1968. Raflara dizdikleri bütün gazetelerin tarihi 1968. Acaba o yıl ne olmuştu? Bu aile neden asırlık evlerini terk etmeye karar verdi? Daha iyi bir yere mi taşınacaklardı? Tabaklarını, bavullarını, sobalarını, yastıklarını, dolaplarını neden geride bıraktılar? Daha yenilerini mi almışlardı? Yoksa yeni dünyalarında eski dünyalarına ait bir şey görmek istemediler mi? Peki ya o evde yaşamış insanların anıları? Onları yanlarında götürebildiler mi? Önceki nesillerin ruhunu gittikleri yerde yaşatabilecekler miydi?




Attığım her adımla gıcırdayan ahşap zemine güvenemiyordum. Bir tahta parçası kırılsa, alt kattaki 40 yıllık toz tabakası düşüşümü yumuşatır mıydı? İyi ki tetanoz aşılarımı yaptırmıştım. Küçük adımlarla koridorda ilerleyip odalara kafama soktum. Çökmüş bir yer yoktu, zemin sağlamdı. Mars'ın kızıl kumlarına ilk ayak basacak kişi gibi hissediyordum. Ayakkabılarım yıllardır dokunulmamış bu evde iz bırakıyordu. Benden başka kimse girmemişti. Toz zerrecikleri her adımımla tahtaların arasından süzülüyor, alt kata dökülüyordu. Bulunduğum gezegende benden başka hiç kimse yoktu...














Fasulye kavanozu kırılmış, tüm taneler rafa saçılmıştı. Bir yumurta nasıl olduysa 40 yıldır sağlam kalmayı başarmıştı. Rafın en ücra köşesine çekilmiş, birilerinden saklanıyordu. Belki bir civciv olacaktı, belki de çift sarılı bir omlet. Çay ve yağ tenekeleri, traş fırçası, tarak, çaydanlıklar, dikiş kutusu, un eleği ve diğer tüm küçük ev eşyası sağa sola dağılmıştı. Çürümüş deri bavullar, karton kutular, bir küçük ocak ve perdeler bile duruyordu. Ama televizyonları yoktu. Duvarda radyo asmak için bir tertibat kurmuşlardı. Çatıdaki antene giden kablosu hala yerinde duruyordu. Bir gün eşinin döneceğini bekler gibiydi...

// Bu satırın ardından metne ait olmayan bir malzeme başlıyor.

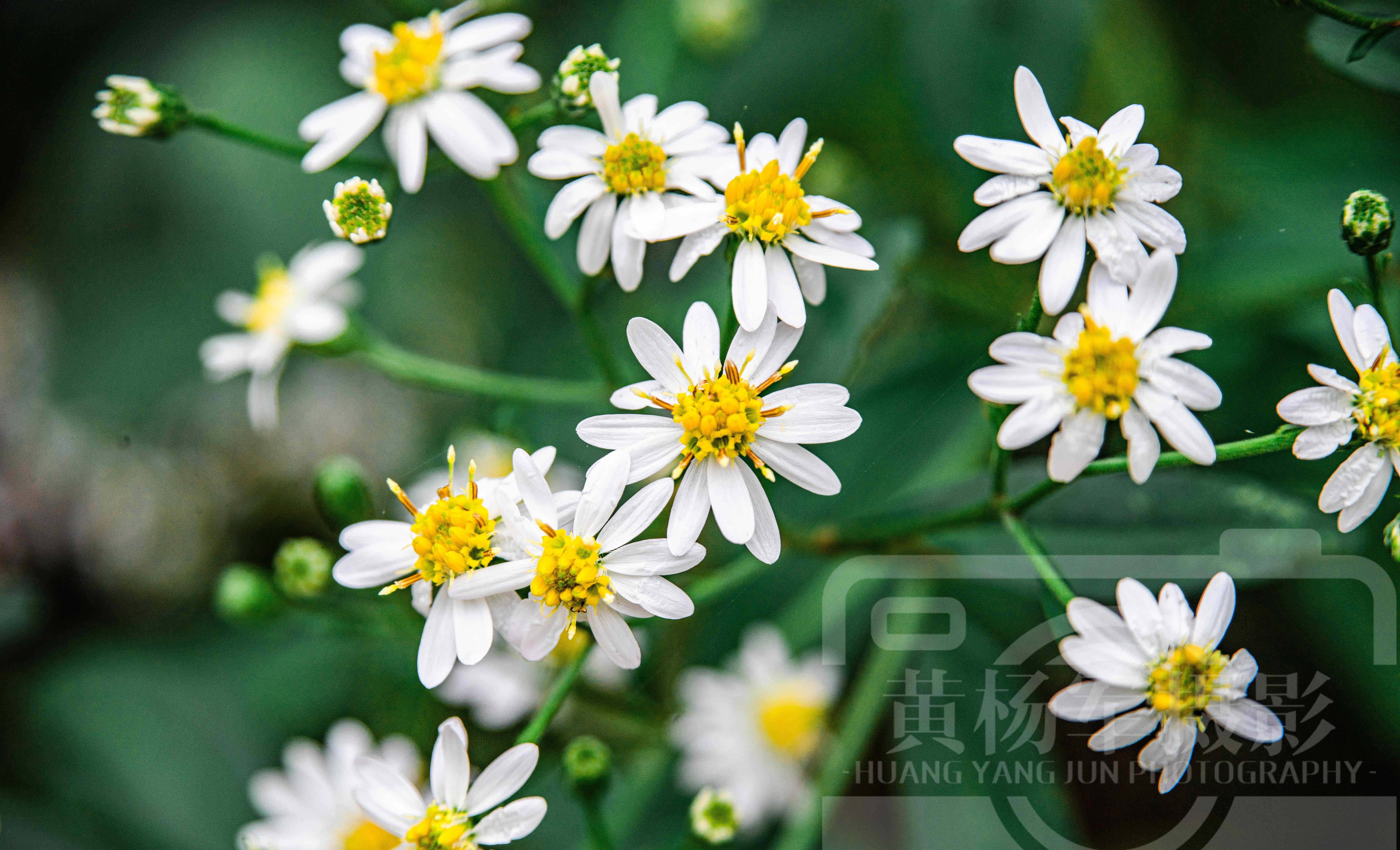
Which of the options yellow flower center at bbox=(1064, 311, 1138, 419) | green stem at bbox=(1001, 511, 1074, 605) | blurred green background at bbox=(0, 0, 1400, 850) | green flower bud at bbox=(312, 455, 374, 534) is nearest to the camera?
yellow flower center at bbox=(1064, 311, 1138, 419)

Sahi ne olmuştu 1968'de? Arkada bırakılanlar sadece bu eşya değildi. O evde doğmuş, yaşamış, yaşlanmış ve ölmüş herkesin hatırası arkada kalmıştı. Bütün mutlulukları, hüzünleri, heyecanları, endişeleri o terk edilmiş eve hapsolmuştu. 40 yıldır konaklarında yalnız kalmışlardı. Tek konukları bendim. Ben de çok kalamadım. Dikiş kutusundan bir düğme aldım ve geldiğim gibi sessizce gittim.